EXERCISE INSTRUCTIONS: Reproduce the material word for word, starting at the line that contains "In the photograph, how" and ending at the line that contains "point (11, 47) →", both included. Omit the pictures.

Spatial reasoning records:
-=-=-
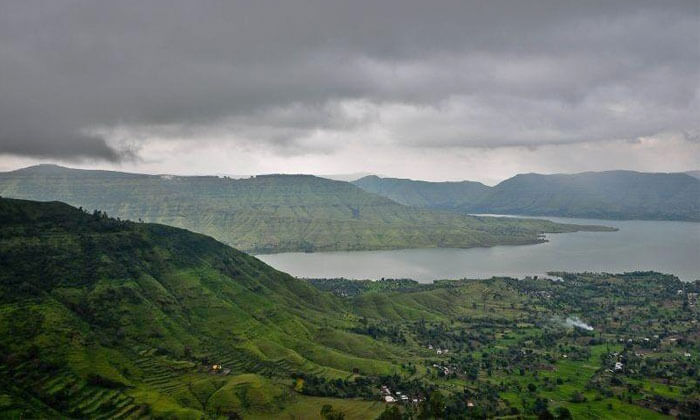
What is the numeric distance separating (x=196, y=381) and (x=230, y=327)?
3682cm

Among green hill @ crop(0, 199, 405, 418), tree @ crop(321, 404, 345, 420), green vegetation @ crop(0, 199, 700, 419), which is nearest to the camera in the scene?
tree @ crop(321, 404, 345, 420)

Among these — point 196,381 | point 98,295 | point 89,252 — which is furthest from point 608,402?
point 89,252

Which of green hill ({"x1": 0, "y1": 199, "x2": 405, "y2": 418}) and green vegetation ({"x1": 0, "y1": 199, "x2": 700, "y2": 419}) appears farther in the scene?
green vegetation ({"x1": 0, "y1": 199, "x2": 700, "y2": 419})

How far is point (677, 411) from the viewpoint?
11112cm

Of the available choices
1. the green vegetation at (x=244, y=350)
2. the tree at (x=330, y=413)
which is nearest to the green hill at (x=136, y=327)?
the green vegetation at (x=244, y=350)

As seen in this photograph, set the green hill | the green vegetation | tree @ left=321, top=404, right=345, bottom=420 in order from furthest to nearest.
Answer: the green vegetation < the green hill < tree @ left=321, top=404, right=345, bottom=420

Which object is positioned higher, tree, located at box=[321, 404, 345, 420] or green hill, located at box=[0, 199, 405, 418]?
green hill, located at box=[0, 199, 405, 418]

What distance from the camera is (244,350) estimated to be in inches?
5404

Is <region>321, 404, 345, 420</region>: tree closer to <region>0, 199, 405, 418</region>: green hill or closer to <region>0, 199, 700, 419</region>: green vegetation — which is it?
<region>0, 199, 700, 419</region>: green vegetation

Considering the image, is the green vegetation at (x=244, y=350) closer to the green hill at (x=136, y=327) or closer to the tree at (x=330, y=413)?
the green hill at (x=136, y=327)

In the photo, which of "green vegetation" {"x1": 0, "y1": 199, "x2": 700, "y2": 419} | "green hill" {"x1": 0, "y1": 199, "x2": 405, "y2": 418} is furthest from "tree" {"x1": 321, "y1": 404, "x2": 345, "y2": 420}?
"green hill" {"x1": 0, "y1": 199, "x2": 405, "y2": 418}

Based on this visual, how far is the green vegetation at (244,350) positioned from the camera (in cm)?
10475

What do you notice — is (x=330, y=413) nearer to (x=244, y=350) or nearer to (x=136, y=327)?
(x=244, y=350)

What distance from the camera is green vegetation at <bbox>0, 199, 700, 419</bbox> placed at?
105m
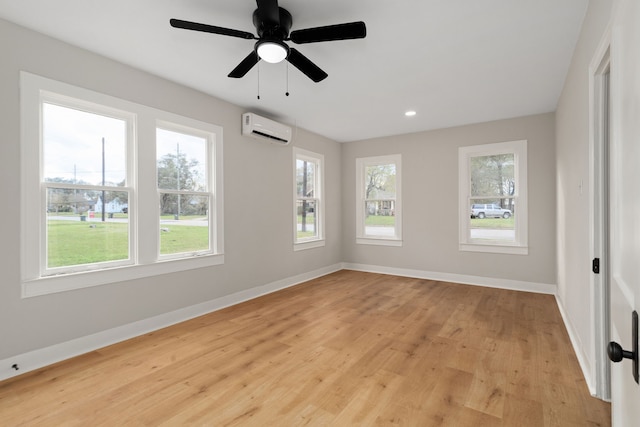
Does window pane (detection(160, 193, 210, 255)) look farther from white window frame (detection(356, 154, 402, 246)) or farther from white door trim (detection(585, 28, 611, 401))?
white door trim (detection(585, 28, 611, 401))

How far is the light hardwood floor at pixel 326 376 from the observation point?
192cm

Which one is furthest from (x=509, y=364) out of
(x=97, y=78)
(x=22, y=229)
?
(x=97, y=78)

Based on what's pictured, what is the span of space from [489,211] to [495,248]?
2.05ft

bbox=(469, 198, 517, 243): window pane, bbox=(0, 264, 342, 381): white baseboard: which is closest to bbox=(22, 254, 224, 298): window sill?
bbox=(0, 264, 342, 381): white baseboard

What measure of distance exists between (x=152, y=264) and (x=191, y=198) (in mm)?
905

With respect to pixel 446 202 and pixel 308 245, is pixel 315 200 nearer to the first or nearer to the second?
pixel 308 245

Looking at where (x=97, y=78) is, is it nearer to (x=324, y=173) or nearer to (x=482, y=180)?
(x=324, y=173)

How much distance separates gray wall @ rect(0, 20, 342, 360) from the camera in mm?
2361

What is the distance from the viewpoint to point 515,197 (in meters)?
4.86

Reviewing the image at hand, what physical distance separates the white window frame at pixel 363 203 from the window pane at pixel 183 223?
3395 mm

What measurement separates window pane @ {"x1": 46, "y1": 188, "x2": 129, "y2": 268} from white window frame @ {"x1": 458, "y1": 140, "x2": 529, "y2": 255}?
499 centimetres

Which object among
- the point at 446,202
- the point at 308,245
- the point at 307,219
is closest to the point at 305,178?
the point at 307,219

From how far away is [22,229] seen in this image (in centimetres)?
241

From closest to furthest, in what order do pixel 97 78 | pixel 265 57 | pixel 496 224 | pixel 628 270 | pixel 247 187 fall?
pixel 628 270
pixel 265 57
pixel 97 78
pixel 247 187
pixel 496 224
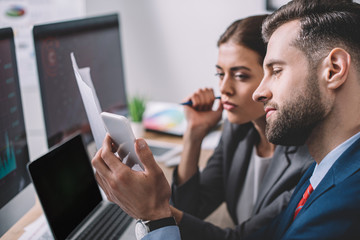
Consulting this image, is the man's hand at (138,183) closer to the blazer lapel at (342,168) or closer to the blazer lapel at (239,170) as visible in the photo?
the blazer lapel at (342,168)

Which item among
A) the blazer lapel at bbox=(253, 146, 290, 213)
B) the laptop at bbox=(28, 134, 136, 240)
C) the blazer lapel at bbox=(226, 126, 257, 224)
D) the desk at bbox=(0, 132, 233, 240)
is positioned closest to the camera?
the laptop at bbox=(28, 134, 136, 240)

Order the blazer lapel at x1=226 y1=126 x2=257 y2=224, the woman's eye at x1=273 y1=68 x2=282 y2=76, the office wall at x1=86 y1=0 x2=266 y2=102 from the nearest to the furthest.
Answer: the woman's eye at x1=273 y1=68 x2=282 y2=76 < the blazer lapel at x1=226 y1=126 x2=257 y2=224 < the office wall at x1=86 y1=0 x2=266 y2=102

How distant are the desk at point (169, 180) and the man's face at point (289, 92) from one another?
21.2 inches

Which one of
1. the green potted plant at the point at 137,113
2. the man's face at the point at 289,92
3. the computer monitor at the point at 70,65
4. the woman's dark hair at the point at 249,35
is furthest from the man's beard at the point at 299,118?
the green potted plant at the point at 137,113

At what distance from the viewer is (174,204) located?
3.96ft

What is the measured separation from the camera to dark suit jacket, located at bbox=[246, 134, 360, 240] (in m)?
0.62

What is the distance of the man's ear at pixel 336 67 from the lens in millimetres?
668

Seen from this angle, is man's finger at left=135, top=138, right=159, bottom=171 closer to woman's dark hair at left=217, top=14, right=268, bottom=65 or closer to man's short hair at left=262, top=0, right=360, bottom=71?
man's short hair at left=262, top=0, right=360, bottom=71

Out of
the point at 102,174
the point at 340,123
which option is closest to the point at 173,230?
the point at 102,174

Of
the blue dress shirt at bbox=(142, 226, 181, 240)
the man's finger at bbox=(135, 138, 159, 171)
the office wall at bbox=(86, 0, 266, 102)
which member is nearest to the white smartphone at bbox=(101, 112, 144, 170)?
the man's finger at bbox=(135, 138, 159, 171)

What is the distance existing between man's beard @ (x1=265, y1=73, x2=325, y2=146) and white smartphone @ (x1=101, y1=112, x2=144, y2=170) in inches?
12.2

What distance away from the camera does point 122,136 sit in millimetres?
685

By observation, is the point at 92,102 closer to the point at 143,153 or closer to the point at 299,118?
the point at 143,153

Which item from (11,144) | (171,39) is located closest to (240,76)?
(11,144)
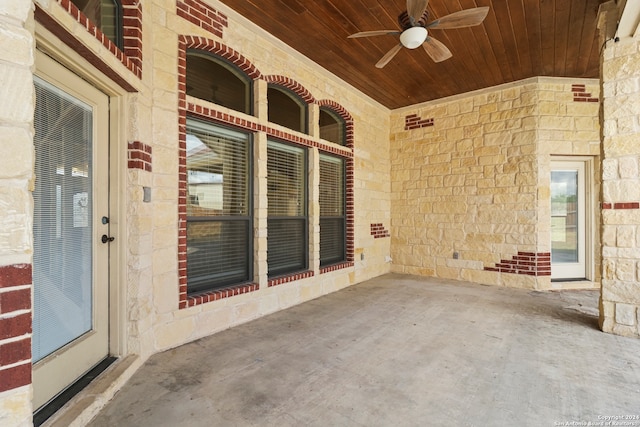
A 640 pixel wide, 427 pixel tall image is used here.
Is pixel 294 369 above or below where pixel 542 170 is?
below

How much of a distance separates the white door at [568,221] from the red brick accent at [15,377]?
586 centimetres

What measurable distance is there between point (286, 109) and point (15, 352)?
354 cm

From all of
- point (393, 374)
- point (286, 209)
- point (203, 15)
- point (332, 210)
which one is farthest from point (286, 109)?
point (393, 374)

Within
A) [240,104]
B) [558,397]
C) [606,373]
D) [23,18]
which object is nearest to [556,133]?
[606,373]

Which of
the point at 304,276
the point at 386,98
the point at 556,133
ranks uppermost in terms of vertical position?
the point at 386,98

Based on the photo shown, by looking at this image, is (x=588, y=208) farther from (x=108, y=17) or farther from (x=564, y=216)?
(x=108, y=17)

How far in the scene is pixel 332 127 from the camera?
4.89m

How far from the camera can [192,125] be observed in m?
2.98

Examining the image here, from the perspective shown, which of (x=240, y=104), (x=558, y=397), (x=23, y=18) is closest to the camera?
(x=23, y=18)

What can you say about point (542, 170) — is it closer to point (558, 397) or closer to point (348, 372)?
point (558, 397)

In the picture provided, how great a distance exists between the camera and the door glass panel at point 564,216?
4.82m

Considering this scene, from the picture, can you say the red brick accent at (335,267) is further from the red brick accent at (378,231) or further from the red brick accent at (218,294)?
the red brick accent at (218,294)

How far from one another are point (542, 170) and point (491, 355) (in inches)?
131

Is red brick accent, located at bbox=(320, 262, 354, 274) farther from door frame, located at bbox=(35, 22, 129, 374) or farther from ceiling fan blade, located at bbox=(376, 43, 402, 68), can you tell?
ceiling fan blade, located at bbox=(376, 43, 402, 68)
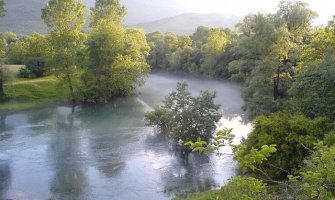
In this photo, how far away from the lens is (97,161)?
2673 centimetres

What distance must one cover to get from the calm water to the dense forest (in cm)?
193

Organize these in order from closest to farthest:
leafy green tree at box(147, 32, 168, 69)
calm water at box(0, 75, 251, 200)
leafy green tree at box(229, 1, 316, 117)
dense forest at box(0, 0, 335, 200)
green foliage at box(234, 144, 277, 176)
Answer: green foliage at box(234, 144, 277, 176) → dense forest at box(0, 0, 335, 200) → calm water at box(0, 75, 251, 200) → leafy green tree at box(229, 1, 316, 117) → leafy green tree at box(147, 32, 168, 69)

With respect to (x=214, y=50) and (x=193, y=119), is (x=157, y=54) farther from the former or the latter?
(x=193, y=119)

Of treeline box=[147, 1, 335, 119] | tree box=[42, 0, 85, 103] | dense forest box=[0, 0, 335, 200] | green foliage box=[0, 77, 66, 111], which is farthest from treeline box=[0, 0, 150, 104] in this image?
treeline box=[147, 1, 335, 119]

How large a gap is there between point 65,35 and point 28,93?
937 centimetres

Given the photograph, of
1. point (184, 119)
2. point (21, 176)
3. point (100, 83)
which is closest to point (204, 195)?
point (184, 119)

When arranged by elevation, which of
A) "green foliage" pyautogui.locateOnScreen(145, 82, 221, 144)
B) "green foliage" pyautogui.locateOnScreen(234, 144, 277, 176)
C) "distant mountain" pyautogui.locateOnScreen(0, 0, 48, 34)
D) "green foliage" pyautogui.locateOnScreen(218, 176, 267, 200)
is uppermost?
"distant mountain" pyautogui.locateOnScreen(0, 0, 48, 34)

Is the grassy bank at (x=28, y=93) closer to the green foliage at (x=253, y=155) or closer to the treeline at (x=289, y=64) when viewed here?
the treeline at (x=289, y=64)

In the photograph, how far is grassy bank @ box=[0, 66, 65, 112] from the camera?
1844 inches

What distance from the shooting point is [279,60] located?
101 ft

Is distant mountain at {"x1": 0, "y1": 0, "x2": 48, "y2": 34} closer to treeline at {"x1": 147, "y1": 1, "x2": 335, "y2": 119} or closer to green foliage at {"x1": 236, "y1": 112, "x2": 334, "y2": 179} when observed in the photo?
treeline at {"x1": 147, "y1": 1, "x2": 335, "y2": 119}

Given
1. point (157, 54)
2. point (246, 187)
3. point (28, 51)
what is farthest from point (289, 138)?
point (157, 54)

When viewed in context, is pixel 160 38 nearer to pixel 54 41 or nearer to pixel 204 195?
pixel 54 41

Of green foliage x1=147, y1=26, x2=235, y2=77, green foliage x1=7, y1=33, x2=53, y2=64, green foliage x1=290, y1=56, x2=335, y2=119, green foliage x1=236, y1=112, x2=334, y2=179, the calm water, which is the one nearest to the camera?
green foliage x1=236, y1=112, x2=334, y2=179
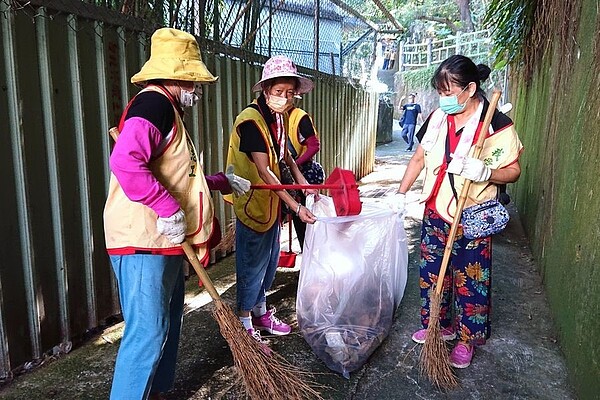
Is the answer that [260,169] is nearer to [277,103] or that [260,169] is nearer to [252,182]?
[252,182]

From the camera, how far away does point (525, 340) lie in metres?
3.14

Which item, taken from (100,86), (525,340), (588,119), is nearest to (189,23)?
(100,86)

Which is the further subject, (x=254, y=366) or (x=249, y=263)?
(x=249, y=263)

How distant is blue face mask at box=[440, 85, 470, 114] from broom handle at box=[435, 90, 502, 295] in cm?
13

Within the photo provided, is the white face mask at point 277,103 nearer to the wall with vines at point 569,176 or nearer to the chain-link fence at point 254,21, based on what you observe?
the chain-link fence at point 254,21

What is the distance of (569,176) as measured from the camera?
328 centimetres

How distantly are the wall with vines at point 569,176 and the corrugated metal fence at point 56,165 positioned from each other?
2.62 metres

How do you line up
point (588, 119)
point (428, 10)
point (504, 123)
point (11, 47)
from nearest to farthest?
point (11, 47) → point (504, 123) → point (588, 119) → point (428, 10)

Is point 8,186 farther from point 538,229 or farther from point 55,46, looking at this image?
point 538,229

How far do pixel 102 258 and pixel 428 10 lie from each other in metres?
28.6

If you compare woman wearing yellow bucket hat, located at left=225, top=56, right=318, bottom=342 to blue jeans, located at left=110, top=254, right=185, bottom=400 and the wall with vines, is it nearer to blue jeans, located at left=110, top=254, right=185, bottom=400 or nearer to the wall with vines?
blue jeans, located at left=110, top=254, right=185, bottom=400

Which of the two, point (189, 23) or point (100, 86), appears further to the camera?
point (189, 23)

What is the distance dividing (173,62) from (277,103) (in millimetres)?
1006

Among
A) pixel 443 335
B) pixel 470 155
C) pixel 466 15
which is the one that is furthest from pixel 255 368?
pixel 466 15
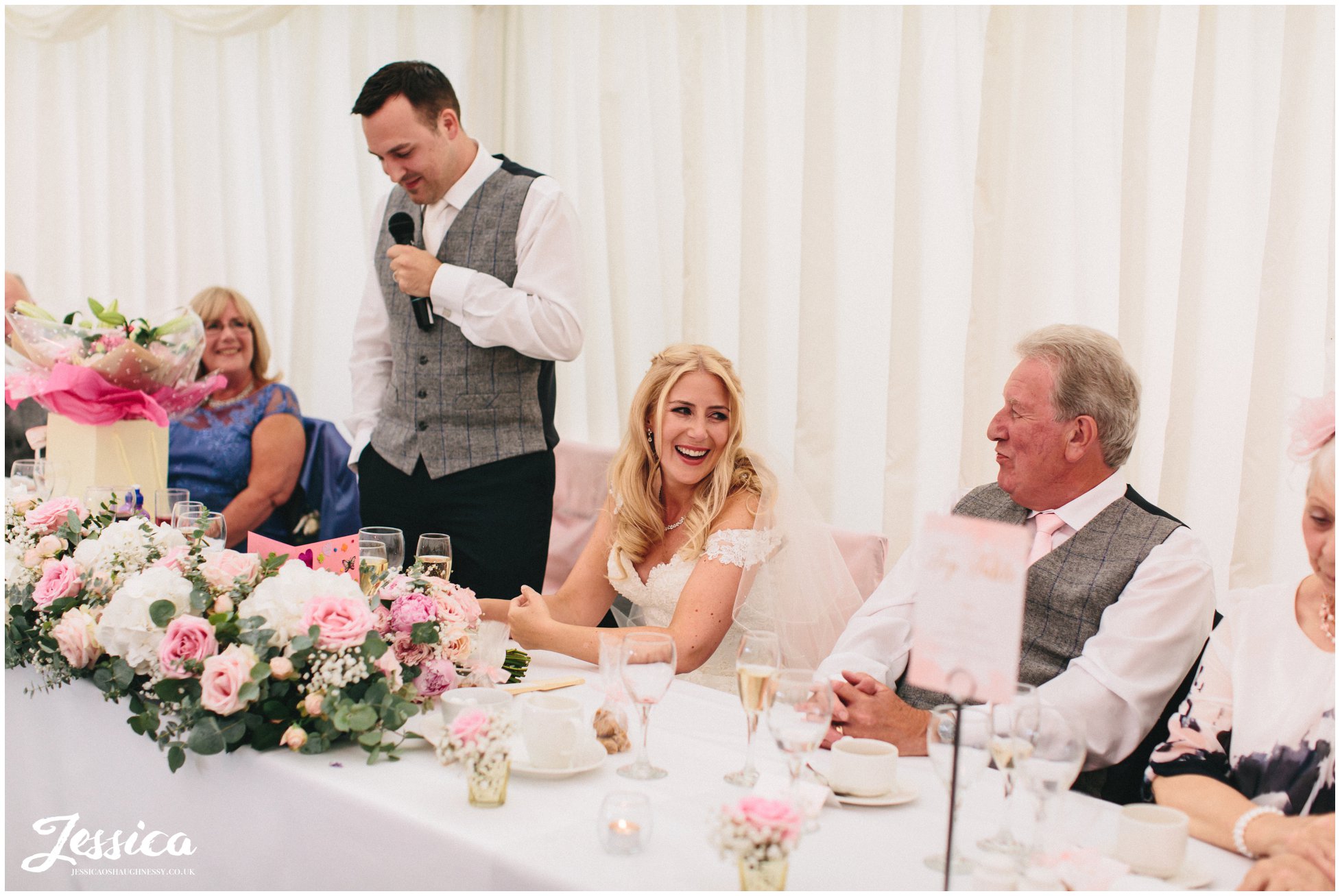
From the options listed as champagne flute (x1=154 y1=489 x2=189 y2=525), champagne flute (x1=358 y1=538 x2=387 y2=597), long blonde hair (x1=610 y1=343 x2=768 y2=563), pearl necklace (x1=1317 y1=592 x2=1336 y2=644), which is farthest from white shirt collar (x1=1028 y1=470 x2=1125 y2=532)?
champagne flute (x1=154 y1=489 x2=189 y2=525)

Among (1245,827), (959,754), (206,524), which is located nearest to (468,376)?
(206,524)

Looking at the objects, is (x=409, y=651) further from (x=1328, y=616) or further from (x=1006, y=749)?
(x=1328, y=616)

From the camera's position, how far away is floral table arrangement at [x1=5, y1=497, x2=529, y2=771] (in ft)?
4.45

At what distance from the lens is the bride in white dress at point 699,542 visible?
7.31ft

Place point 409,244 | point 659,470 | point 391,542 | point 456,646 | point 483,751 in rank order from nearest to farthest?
point 483,751 < point 456,646 < point 391,542 < point 659,470 < point 409,244

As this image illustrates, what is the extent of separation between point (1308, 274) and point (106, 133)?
419cm

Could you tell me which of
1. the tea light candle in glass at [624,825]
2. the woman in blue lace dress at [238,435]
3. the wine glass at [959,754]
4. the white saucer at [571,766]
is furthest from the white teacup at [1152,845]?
the woman in blue lace dress at [238,435]

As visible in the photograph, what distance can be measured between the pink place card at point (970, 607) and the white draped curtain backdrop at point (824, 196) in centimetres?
188

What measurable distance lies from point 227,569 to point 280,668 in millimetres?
224

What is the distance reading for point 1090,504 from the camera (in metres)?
1.88

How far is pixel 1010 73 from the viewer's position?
2.87 m

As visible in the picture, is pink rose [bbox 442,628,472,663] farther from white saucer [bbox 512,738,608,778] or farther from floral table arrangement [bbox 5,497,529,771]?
white saucer [bbox 512,738,608,778]

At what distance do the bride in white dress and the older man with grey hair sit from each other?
0.28m

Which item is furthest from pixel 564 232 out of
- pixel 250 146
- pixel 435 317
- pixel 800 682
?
pixel 250 146
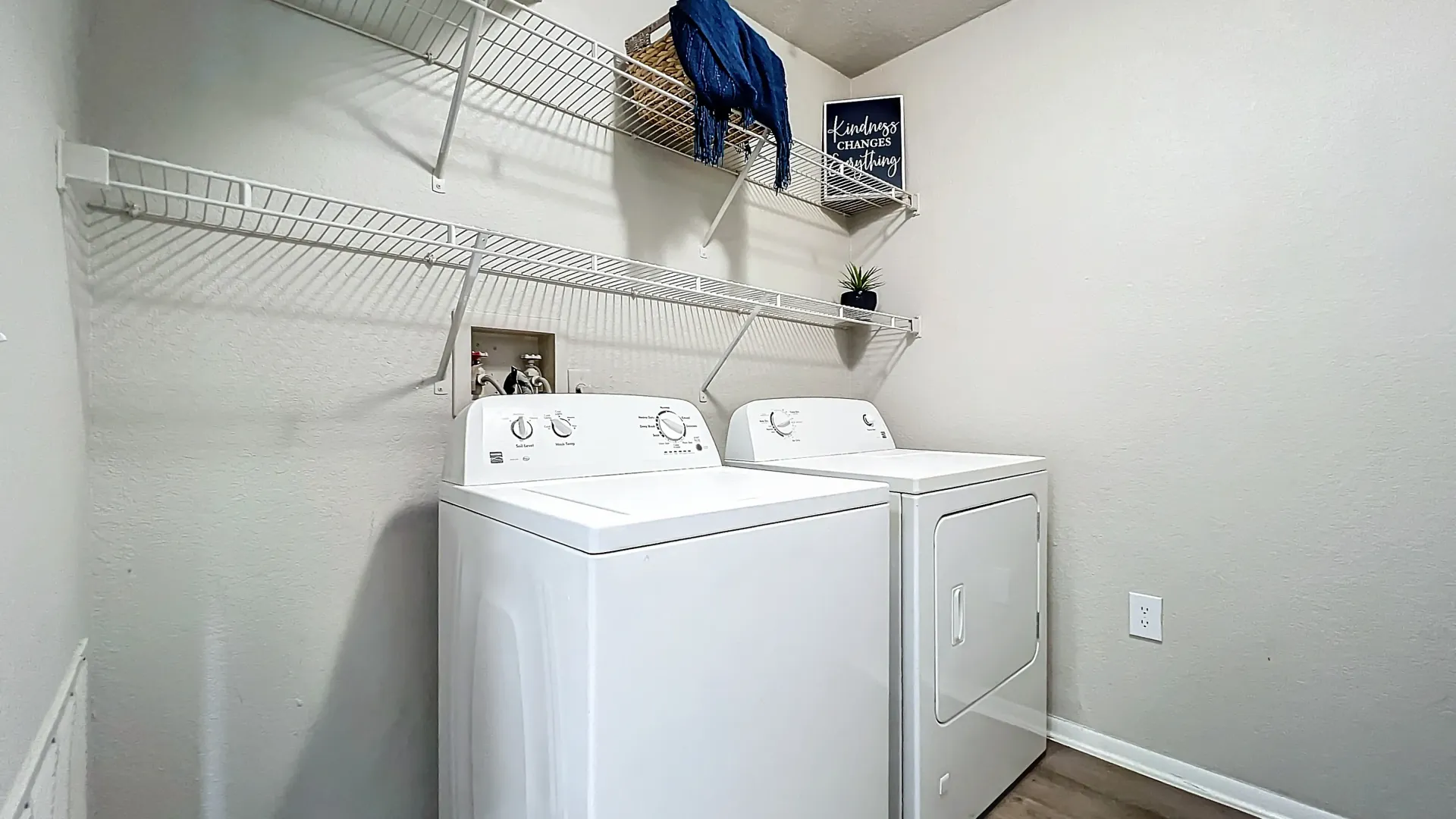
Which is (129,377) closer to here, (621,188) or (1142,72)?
(621,188)

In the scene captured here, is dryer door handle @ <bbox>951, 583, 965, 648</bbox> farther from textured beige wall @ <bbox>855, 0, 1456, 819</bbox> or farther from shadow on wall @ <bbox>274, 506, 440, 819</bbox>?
shadow on wall @ <bbox>274, 506, 440, 819</bbox>

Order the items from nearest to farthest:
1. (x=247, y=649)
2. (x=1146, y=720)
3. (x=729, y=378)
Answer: (x=247, y=649)
(x=1146, y=720)
(x=729, y=378)

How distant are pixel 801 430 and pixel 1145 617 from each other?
1.08m

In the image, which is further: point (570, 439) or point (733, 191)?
point (733, 191)

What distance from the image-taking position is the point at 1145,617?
5.60 ft

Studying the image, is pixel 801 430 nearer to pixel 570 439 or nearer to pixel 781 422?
pixel 781 422

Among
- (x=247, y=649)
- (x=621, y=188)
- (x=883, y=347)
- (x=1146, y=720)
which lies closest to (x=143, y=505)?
(x=247, y=649)

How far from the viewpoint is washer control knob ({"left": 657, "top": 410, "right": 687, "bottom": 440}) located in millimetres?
1486

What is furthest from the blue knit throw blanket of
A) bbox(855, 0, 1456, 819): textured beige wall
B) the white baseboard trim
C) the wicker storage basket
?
the white baseboard trim

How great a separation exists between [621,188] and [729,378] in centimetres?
66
-=-=-
OUTPUT FOR THIS TASK:
In the photograph, how far is grassy bank @ box=[0, 66, 65, 112] from the camera?
1844 inches

What distance from the shooting point is [279,60] located?
101 ft

Is distant mountain at {"x1": 0, "y1": 0, "x2": 48, "y2": 34} closer to treeline at {"x1": 147, "y1": 1, "x2": 335, "y2": 119} or closer to green foliage at {"x1": 236, "y1": 112, "x2": 334, "y2": 179} when observed in the photo?
treeline at {"x1": 147, "y1": 1, "x2": 335, "y2": 119}

Given
1. point (157, 54)
2. point (246, 187)
3. point (28, 51)
what is farthest from point (289, 138)?
point (157, 54)

When viewed in context, is pixel 160 38 nearer to pixel 54 41 or nearer to pixel 204 195?
pixel 54 41

Of green foliage x1=147, y1=26, x2=235, y2=77, green foliage x1=7, y1=33, x2=53, y2=64, green foliage x1=290, y1=56, x2=335, y2=119, green foliage x1=236, y1=112, x2=334, y2=179, the calm water, which is the one nearest to the camera?
green foliage x1=236, y1=112, x2=334, y2=179
Is the answer that [260,169] is nearer to [277,103] or that [260,169] is nearer to [252,182]?
[252,182]

From the camera, how far away does point (525, 340) lie in metres?
3.14

Which item, taken from (100,86), (525,340), (588,119), is nearest to (189,23)?
(100,86)

Which is the further subject, (x=254, y=366) or (x=249, y=263)?
(x=249, y=263)

How distant is blue face mask at box=[440, 85, 470, 114] from broom handle at box=[435, 90, 502, 295] in cm?
13

Within the photo provided, is the white face mask at point 277,103 nearer to the wall with vines at point 569,176 or nearer to the chain-link fence at point 254,21, based on what you observe?
the chain-link fence at point 254,21

What is the distance of (569,176) as measured from the camera?
328 centimetres

How distantly are the wall with vines at point 569,176 and the corrugated metal fence at point 56,165 positioned from each other?
2.62 metres

How do you line up
point (588, 119)
point (428, 10)
point (504, 123)
point (11, 47)
from nearest to farthest?
point (11, 47) → point (504, 123) → point (588, 119) → point (428, 10)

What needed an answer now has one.